↓↓↓

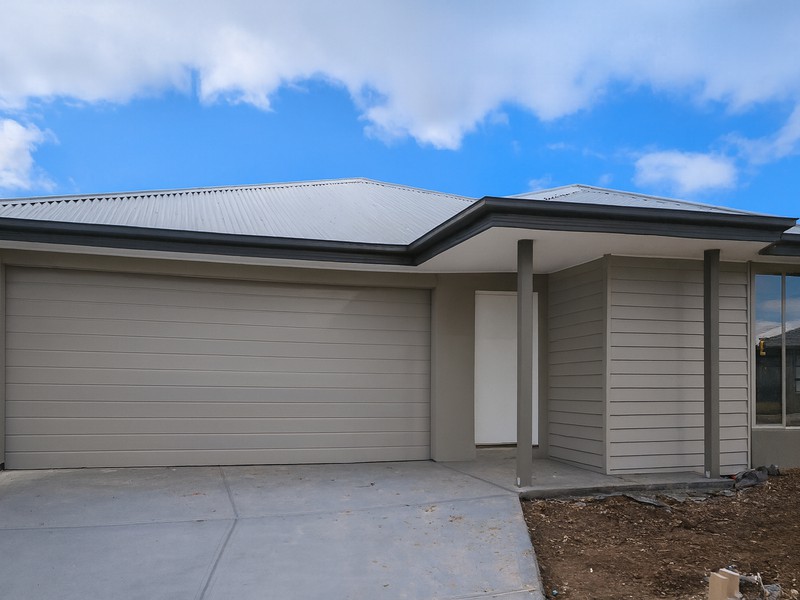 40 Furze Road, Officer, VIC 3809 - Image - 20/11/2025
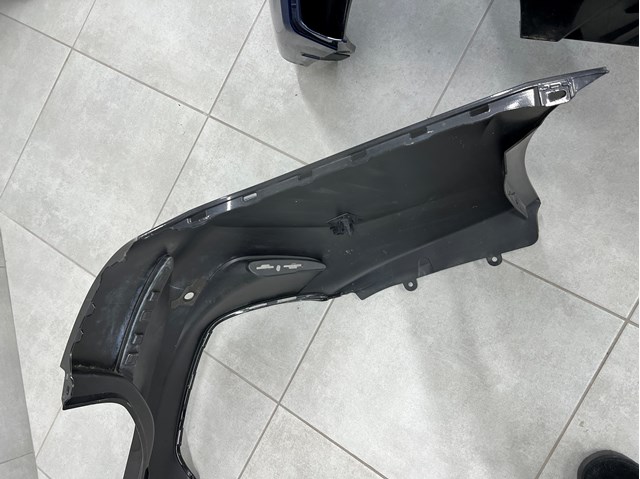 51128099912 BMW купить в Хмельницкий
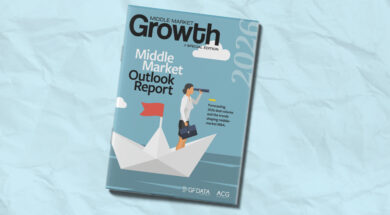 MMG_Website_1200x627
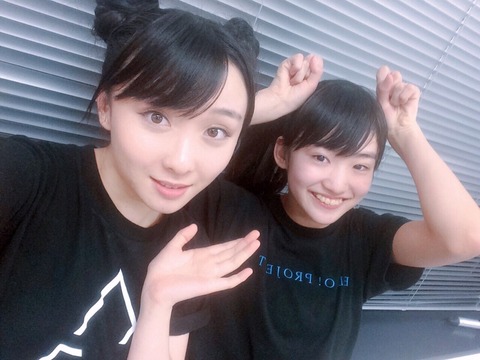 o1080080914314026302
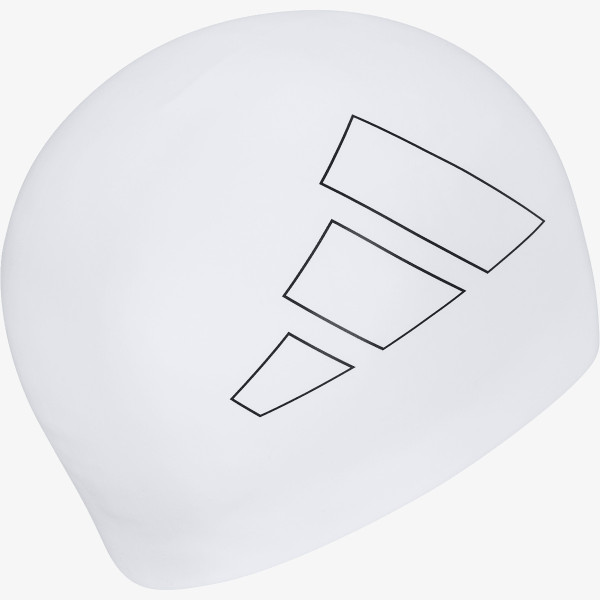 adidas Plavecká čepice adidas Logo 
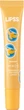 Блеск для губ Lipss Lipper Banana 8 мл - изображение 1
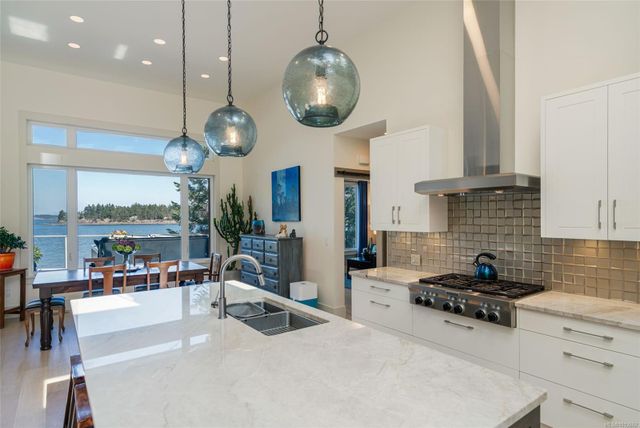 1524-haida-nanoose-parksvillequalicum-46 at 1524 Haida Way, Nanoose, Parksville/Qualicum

↑↑↑

■ TASK BRIEF ■
Copy out every line of the material above again, word for word, and leave out the pictures.

■ EXERCISE ANSWER ■
 40 Furze Road, Officer, VIC 3809 - Image - 20/11/2025
 51128099912 BMW купить в Хмельницкий
 MMG_Website_1200x627
 o1080080914314026302
 adidas Plavecká čepice adidas Logo 
 Блеск для губ Lipss Lipper Banana 8 мл - изображение 1
 1524-haida-nanoose-parksvillequalicum-46 at 1524 Haida Way, Nanoose, Parksville/Qualicum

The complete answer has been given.